Your task is to copy every record exactly.

--- Supplied material ---
* * * * *
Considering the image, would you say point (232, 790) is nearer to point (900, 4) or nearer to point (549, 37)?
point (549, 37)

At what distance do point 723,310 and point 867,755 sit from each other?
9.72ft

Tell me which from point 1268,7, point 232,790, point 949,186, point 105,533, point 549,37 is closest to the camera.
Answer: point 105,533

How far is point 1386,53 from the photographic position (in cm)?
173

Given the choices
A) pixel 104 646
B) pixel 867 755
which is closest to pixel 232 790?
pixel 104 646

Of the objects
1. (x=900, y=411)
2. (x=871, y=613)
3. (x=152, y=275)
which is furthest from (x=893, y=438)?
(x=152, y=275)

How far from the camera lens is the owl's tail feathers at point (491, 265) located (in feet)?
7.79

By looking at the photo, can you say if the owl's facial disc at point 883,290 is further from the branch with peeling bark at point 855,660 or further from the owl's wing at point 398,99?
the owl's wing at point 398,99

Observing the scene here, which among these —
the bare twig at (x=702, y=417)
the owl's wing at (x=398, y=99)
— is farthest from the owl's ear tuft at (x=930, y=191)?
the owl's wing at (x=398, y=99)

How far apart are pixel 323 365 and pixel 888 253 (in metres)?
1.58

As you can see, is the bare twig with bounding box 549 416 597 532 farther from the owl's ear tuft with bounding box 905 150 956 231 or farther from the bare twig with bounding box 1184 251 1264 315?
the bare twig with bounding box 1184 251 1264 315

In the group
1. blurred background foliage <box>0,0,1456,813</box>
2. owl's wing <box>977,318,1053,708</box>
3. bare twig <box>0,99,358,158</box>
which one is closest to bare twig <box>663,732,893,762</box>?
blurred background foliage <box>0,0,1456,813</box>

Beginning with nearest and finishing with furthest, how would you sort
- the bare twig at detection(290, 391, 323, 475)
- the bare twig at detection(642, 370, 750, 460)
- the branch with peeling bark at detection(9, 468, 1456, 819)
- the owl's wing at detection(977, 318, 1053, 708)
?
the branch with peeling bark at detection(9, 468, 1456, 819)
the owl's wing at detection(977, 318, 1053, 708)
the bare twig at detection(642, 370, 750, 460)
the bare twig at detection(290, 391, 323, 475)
* * * * *
--- Response for this exercise ---
Considering the image, would you say point (232, 790) is nearer to point (900, 4) or nearer to point (549, 37)?
point (549, 37)

At what distance do point 723,310 and point 867,755 sit from each other?
9.72ft

Tell me which from point 1268,7, point 232,790, point 949,186, point 105,533, point 549,37 is closest to the camera.
Answer: point 105,533

How far is point 1386,53 from the photographic position (in cm)?
173

Given the choices
A) pixel 104 646
B) pixel 867 755
which is closest to pixel 232 790?
pixel 104 646

Of the objects
1. (x=900, y=411)
2. (x=871, y=613)
3. (x=152, y=275)
which is furthest from (x=893, y=438)?
(x=152, y=275)

How far from the camera lens is the owl's tail feathers at point (491, 265) located (in feet)?
7.79

By looking at the photo, can you say if the owl's facial disc at point 883,290 is further from the branch with peeling bark at point 855,660 or further from the owl's wing at point 398,99?
the owl's wing at point 398,99

Observing the scene here, which among these —
the bare twig at (x=702, y=417)
the owl's wing at (x=398, y=99)
— is farthest from the owl's ear tuft at (x=930, y=191)?
the owl's wing at (x=398, y=99)

How far apart are pixel 323 365 and pixel 888 253 (in metres)?
1.58

As you can see, is the bare twig with bounding box 549 416 597 532 farther from the owl's ear tuft with bounding box 905 150 956 231 or farther from the bare twig with bounding box 1184 251 1264 315?
the bare twig with bounding box 1184 251 1264 315

In the group
1. blurred background foliage <box>0,0,1456,813</box>
2. owl's wing <box>977,318,1053,708</box>
3. bare twig <box>0,99,358,158</box>
which one is closest to bare twig <box>663,732,893,762</box>?
blurred background foliage <box>0,0,1456,813</box>

Beginning with nearest and finishing with furthest, how would you sort
- the bare twig at detection(290, 391, 323, 475)
- the bare twig at detection(642, 370, 750, 460)
- the branch with peeling bark at detection(9, 468, 1456, 819)
- the owl's wing at detection(977, 318, 1053, 708)
?
the branch with peeling bark at detection(9, 468, 1456, 819)
the owl's wing at detection(977, 318, 1053, 708)
the bare twig at detection(642, 370, 750, 460)
the bare twig at detection(290, 391, 323, 475)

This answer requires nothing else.